**Page extract**
◆ ◆ ◆ ◆ ◆ ◆ ◆

# Nemotron Data Prep Context

Use this pack when generating stage code for any of the data_prep steps:

- `data_prep/sft_packing`     → produces `packed_parquet`
- `data_prep/pretrain_prep`   → produces `binidx` + `blend.json`
- `data_prep/rl_prep`         → produces `training_jsonl` (sharded)

The step family wraps `src/nemotron/data_prep` recipes. Generated stage code
should be a thin wrapper around the recipe entry point — no schema knowledge
in Python.

## Live Repo Verification

Read `../CATALOG.md`, `../ARTIFACTS.md`, and `../COMMANDS.md` before this pack.
After the bundled references select a data prep step, verify:

- Manifests: `src/nemotron/steps/data_prep/<step>/step.toml`
- Per-step README: `src/nemotron/steps/data_prep/<step>/README.md`
- Category README: `src/nemotron/steps/data_prep/README.md`
- Shared helpers: `src/nemotron/steps/data_prep/_common.py`

## Shared helpers (`data_prep/_common.py`)

Use these in every data_prep stage wrapper:

- `resolve_blend_path(cfg, *, step_dir, default_name="blend_tiny.json")` —
  resolve blend path from config, falling back to a step-bundled default.
- `resolve_output_dir(value)` — turn a config value into an absolute output path.

◆ ◆ ◆ ◆ ◆ ◆ ◆

**Written tasks**
**a)** In the Nemotron data prep page, what output does the `data_prep/rl_prep` step produce?
**b)** Using the Nemotron data prep page, explain what the helper `resolve_blend_path` does.
**c)** For each statement, say whether it agrees with the Nemotron data prep page: (i) The `data_prep/pretrain_prep` step produces `binidx` and `blend.json`. (ii) Generated stage code should hold schema knowledge in Python. (iii) The shared helpers are kept in `src/nemotron/steps/data_prep/_common.py`.
The records come from a separate source.

Rows from a dataset for spatial reasoning
◆ ◆ ◆ ◆ ◆ ◆ ◆

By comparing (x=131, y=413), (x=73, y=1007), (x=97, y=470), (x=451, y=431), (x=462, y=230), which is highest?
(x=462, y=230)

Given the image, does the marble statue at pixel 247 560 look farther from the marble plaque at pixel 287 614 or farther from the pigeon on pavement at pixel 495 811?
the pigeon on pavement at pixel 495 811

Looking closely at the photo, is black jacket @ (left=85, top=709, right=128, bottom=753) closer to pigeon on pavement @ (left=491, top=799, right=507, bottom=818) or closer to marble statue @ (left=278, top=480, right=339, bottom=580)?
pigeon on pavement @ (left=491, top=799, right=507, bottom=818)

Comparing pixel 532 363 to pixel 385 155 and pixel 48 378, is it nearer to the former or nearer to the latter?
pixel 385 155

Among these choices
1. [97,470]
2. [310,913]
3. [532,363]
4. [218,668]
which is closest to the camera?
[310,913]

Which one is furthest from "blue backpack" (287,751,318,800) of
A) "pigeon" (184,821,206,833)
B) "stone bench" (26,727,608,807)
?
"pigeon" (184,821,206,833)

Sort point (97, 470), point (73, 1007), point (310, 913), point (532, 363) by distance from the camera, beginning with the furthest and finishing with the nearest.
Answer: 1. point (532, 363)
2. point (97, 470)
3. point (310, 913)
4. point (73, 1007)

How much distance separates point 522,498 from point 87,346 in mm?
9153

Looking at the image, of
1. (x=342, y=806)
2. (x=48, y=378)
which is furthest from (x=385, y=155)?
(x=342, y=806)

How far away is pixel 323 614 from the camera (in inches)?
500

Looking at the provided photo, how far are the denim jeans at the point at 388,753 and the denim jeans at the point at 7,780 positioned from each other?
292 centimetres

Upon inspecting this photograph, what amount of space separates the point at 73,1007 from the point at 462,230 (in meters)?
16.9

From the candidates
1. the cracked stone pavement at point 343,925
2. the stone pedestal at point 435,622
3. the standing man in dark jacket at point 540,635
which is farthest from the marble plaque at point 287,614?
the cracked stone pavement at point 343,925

◆ ◆ ◆ ◆ ◆ ◆ ◆

**Worked answers**
**a)** It produces `training_jsonl`, sharded.

**b)** It resolves the blend path from the config. If the config gives none, it falls back to a default bundled with the step, named `blend_tiny.json` by default.

**c)**
(i) Yes: "produces `binidx` + `blend.json`"
(ii) No: "no schema knowledge in Python"
(iii) Yes: "Shared helpers: `src/nemotron/steps/data_prep/_common.py`"